A Nutritional Powerhouse
Don't let its small size fool you; horse gram is a nutritional giant. It is one of the richest vegetarian sources of protein, with about 22-25 grams of protein per 100 grams of dry seeds. It also boasts the highest calcium content among all pulses and is packed with iron, phosphorus, and dietary fibre. This impressive profile makes it an excellent choice for vegetarians, athletes, and anyone looking to boost their nutrient intake naturally. The high fibre content aids digestion, promotes satiety to help with weight management, and can help in managing blood sugar levels. Additionally, horse gram is rich in antioxidants like polyphenols, which help combat oxidative stress in the body.
An Affordable and Practical Choice
In an era of expensive superfoods, horse gram stands out as a budget-friendly powerhouse. Its affordability has historically made it a cornerstone of wholesome, filling meals in countless Indian households. As a plant-based protein, it provides a cost-effective alternative to meat and dairy, helping families meet their nutritional needs without straining their finances. This makes it not just a healthy choice, but a practical one for everyday cooking, aligning perfectly with a conscious and economical approach to eating well.
Your Guide to Cooking Kulthi
Preparing horse gram requires a little patience, but the results are well worth it. Due to its tough exterior, soaking is a crucial step. For best results, rinse the lentils thoroughly and soak them in ample water overnight, or for at least 8 hours. This not only softens the pulse and reduces cooking time but also helps make its nutrients more bioavailable and reduces anti-nutrients like phytic acid. The most efficient way to cook horse gram is in a pressure cooker. After soaking, drain the water, add fresh water, and pressure cook for about 30-40 minutes or until the beans are tender and can be mashed easily between your fingers. The cooked lentil holds its shape well, unlike other dals that turn mushy.
From Rustic Soups to Modern Salads
The versatility of horse gram allows it to be used in a variety of dishes. One of the most popular preparations is a simple Kulthi Dal or a South Indian-style rasam, where the flavorful stock from the boiled lentils is seasoned with tamarind, garlic, and spices. The cooked beans can be used to make hearty curries, similar to a rajma masala. For a healthier twist, you can sprout the horse gram and add it to salads for a crunchy, nutrient-dense boost. The lentils can also be roasted and ground into a flour, which can then be used to make rotis, dosas, or as a thickener for soups and stews.

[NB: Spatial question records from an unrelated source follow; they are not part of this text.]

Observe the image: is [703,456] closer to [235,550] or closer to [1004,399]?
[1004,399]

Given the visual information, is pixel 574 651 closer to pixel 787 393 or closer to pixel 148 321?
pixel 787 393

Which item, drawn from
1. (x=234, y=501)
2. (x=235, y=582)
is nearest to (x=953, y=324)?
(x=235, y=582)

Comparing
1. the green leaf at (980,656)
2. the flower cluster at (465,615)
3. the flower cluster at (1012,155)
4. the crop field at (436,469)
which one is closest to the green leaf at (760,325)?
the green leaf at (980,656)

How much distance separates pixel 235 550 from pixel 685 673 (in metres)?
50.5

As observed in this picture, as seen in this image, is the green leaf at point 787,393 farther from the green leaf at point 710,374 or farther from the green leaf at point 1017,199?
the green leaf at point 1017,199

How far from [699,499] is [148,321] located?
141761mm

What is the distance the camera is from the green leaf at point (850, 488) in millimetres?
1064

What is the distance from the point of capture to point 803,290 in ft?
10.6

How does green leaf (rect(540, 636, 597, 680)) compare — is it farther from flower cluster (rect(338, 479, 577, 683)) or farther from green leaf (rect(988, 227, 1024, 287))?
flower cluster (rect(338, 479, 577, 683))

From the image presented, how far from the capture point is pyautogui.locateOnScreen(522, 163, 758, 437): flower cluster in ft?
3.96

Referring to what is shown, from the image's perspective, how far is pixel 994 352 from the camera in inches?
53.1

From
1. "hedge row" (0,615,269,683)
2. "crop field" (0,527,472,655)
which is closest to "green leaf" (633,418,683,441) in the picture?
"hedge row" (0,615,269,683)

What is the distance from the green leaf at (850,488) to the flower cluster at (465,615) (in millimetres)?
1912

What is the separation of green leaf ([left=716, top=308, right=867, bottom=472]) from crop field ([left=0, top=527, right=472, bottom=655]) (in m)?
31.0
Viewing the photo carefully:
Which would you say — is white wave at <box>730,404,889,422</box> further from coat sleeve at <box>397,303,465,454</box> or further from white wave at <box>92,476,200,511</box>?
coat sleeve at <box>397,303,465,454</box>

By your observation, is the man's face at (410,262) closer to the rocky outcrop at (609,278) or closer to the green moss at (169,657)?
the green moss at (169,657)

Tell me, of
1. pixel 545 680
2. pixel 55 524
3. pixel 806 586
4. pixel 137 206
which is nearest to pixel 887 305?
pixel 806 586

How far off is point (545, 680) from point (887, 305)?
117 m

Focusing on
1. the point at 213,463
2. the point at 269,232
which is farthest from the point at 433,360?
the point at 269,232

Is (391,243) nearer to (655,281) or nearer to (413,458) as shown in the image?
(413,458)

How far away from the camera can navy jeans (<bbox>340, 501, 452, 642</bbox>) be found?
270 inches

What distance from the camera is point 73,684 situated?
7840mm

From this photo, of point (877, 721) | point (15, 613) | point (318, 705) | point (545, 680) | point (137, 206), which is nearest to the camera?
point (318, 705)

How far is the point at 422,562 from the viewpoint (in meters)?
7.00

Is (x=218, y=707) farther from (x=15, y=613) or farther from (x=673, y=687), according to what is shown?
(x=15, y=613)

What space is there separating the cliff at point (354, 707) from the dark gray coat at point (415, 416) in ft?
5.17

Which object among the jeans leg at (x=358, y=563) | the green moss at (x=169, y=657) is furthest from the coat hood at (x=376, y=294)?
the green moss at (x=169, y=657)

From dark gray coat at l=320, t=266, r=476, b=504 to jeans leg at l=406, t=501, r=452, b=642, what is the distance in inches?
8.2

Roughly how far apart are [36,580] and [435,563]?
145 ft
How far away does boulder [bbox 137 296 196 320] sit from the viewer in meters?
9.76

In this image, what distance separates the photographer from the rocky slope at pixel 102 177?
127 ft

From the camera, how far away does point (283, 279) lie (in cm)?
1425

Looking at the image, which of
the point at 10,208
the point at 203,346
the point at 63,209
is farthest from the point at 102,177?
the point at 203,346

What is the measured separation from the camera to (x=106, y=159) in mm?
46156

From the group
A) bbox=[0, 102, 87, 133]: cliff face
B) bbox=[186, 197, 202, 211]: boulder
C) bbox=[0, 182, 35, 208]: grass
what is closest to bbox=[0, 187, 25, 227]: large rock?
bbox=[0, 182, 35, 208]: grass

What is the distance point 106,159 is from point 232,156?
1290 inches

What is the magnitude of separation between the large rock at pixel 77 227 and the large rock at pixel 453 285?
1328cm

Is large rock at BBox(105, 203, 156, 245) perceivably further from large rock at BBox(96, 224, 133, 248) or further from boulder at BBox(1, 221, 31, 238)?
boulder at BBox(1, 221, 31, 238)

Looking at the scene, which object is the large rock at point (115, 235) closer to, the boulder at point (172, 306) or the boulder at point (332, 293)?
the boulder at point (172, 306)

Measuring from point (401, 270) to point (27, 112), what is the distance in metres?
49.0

Traditional Wisdom and Modern Wellness
In Ayurveda, horse gram is considered a 'heating' food, traditionally used to treat ailments like the common cold, coughs, and fever. It has also been traditionally used as a diuretic and is reputed to help in preventing and managing kidney stones. The soup made from its stock is a classic remedy for sore throats and congestion in many Indian homes. While these traditional uses highlight its long-standing role in wellness, it is important to remember that it is a food, not a medicine. Incorporating it into a balanced diet is a great way to reap its benefits.